> _Selected excerpt_:

*** Begin section ***

= 1969 New York Film Critics Circle Awards =

35th New York Film Critics Circle Awards

35th New York Film Critics Circle Awards

January 25, 1970
(announced December 29, 1969)

----
Best Picture:

 Z

The 35th New York Film Critics Circle Awards, honored the best filmmaking of 1969.

==Winners==
- Best Actor:
  - Jon Voight - Midnight Cowboy
  - Runners-up: Dustin Hoffman - Midnight Cowboy and Robert Redford - Downhill Racer
- Best Actress:
  - Jane Fonda - They Shoot Horses, Don't They?
  - Runners-up: Vanessa Redgrave - Isadora and Maggie Smith - The Prime of Miss Jean Brodie
- Best Director:
  - Costa-Gavras - Z
  - Runners-up: Richard Attenborough - Oh! What a Lovely War and Luchino Visconti - The Damned (La caduta degli dei)

*** End section ***

> _Available data_:
*** Begin section ***

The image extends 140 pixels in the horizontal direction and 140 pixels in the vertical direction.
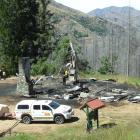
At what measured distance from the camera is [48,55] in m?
80.4

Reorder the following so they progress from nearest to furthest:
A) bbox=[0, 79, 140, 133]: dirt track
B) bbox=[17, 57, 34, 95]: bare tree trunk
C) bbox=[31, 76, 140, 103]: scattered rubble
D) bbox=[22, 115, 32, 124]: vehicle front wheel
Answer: bbox=[0, 79, 140, 133]: dirt track → bbox=[22, 115, 32, 124]: vehicle front wheel → bbox=[31, 76, 140, 103]: scattered rubble → bbox=[17, 57, 34, 95]: bare tree trunk

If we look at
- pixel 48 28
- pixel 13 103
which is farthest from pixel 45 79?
pixel 48 28

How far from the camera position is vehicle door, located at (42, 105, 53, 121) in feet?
124

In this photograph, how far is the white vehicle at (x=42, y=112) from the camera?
3756 centimetres

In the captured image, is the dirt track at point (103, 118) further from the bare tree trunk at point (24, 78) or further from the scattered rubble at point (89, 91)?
the bare tree trunk at point (24, 78)

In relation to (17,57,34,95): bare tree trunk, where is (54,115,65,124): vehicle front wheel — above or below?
below

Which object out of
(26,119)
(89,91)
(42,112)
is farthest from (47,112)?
(89,91)

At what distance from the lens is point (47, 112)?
3781 cm

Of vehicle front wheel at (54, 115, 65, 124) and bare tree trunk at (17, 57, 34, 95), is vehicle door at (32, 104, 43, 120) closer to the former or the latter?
vehicle front wheel at (54, 115, 65, 124)

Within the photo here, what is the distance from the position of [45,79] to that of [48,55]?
2583 centimetres

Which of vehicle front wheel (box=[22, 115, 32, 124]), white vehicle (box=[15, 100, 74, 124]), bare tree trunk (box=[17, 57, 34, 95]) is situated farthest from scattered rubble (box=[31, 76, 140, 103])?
vehicle front wheel (box=[22, 115, 32, 124])

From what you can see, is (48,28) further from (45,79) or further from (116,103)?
(116,103)

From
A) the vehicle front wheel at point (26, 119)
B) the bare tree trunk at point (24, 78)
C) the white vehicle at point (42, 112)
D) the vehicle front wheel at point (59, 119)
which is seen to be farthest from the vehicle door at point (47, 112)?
the bare tree trunk at point (24, 78)

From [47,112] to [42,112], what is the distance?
41 cm
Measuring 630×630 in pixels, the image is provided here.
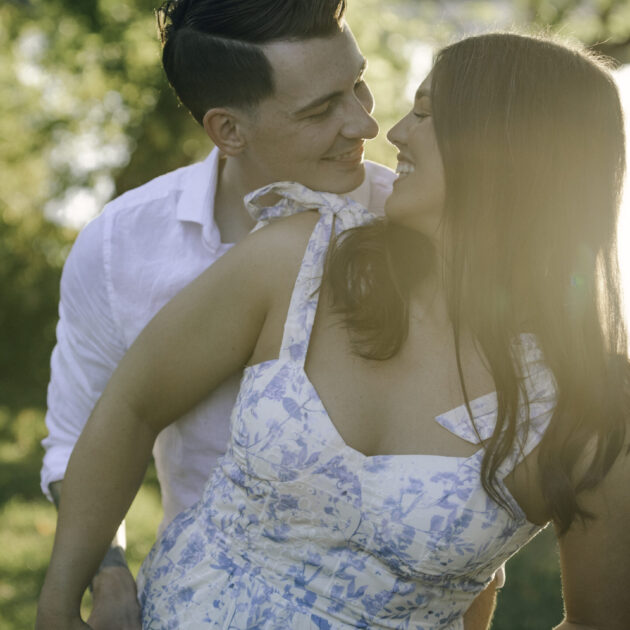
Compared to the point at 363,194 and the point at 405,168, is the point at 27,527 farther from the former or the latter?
the point at 405,168

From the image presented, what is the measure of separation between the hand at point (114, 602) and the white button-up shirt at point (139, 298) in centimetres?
32

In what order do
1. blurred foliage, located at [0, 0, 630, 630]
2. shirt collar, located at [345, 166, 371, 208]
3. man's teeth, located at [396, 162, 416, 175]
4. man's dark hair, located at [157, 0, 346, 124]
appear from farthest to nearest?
blurred foliage, located at [0, 0, 630, 630] → shirt collar, located at [345, 166, 371, 208] → man's dark hair, located at [157, 0, 346, 124] → man's teeth, located at [396, 162, 416, 175]

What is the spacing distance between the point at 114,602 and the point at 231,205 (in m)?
1.13

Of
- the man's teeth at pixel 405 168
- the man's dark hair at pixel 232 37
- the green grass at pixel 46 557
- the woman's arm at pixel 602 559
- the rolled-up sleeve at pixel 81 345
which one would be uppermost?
the man's dark hair at pixel 232 37

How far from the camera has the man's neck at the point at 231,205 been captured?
261 cm

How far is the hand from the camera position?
232 centimetres

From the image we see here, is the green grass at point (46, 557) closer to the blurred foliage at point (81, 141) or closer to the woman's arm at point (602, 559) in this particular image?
the blurred foliage at point (81, 141)

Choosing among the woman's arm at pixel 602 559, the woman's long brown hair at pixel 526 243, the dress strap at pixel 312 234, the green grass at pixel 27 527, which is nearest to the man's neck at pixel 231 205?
the dress strap at pixel 312 234

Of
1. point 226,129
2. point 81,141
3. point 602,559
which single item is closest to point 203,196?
point 226,129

*** End section ***

> _Task requirements_:
(1) Copy from the 1969 New York Film Critics Circle Awards text, from "The 35th New" up to and including "Horses, Don't They?".
(2) Answer these questions from the 1969 New York Film Critics Circle Awards text:
(a) On what date were the awards announced?
(b) Which actor won Best Actor, and for which film?
(c) Who won Best Director, and for which film?
(3) Resume the 1969 New York Film Critics Circle Awards text, picking up directly after its final line.
The records that come after the awards text are unrelated material.

> _Activity answers_:
(1)
The 35th New York Film Critics Circle Awards, honored the best filmmaking of 1969.

==Winners==
- Best Actor:
  - Jon Voight - Midnight Cowboy
  - Runners-up: Dustin Hoffman - Midnight Cowboy and Robert Redford - Downhill Racer
- Best Actress:
  - Jane Fonda - They Shoot Horses, Don't They?

(2)
(a) December 29, 1969
(b) Jon Voight, for Midnight Cowboy
(c) Costa-Gavras, for Z

(3)
- Best Film:
  - Z
  - Runners-up: Oh! What a Lovely War and The Damned (La caduta degli dei)
- Best Screenplay:
  - Paul Mazursky and Larry Tucker - Bob & Carol & Ted & Alice
  - Runners-up: François Truffaut, Claude de Givray and Bernard Revon - Stolen Kisses (Baisers volés) and Luchino Visconti, Enrico Medioli and Nicola Badalucco - The Damned (La caduta degli dei)
- Best Supporting Actor:
  - Jack Nicholson - Easy Rider
  - Runner-up: Elliott Gould - Bob & Carol & Ted & Alice
- Best Supporting Actress:
  - Dyan Cannon - Bob & Carol & Ted & Alice
  - Runners-up: Catherine Burns - Last Summer and Delphine Seyrig - Stolen Kisses (Baisers volés)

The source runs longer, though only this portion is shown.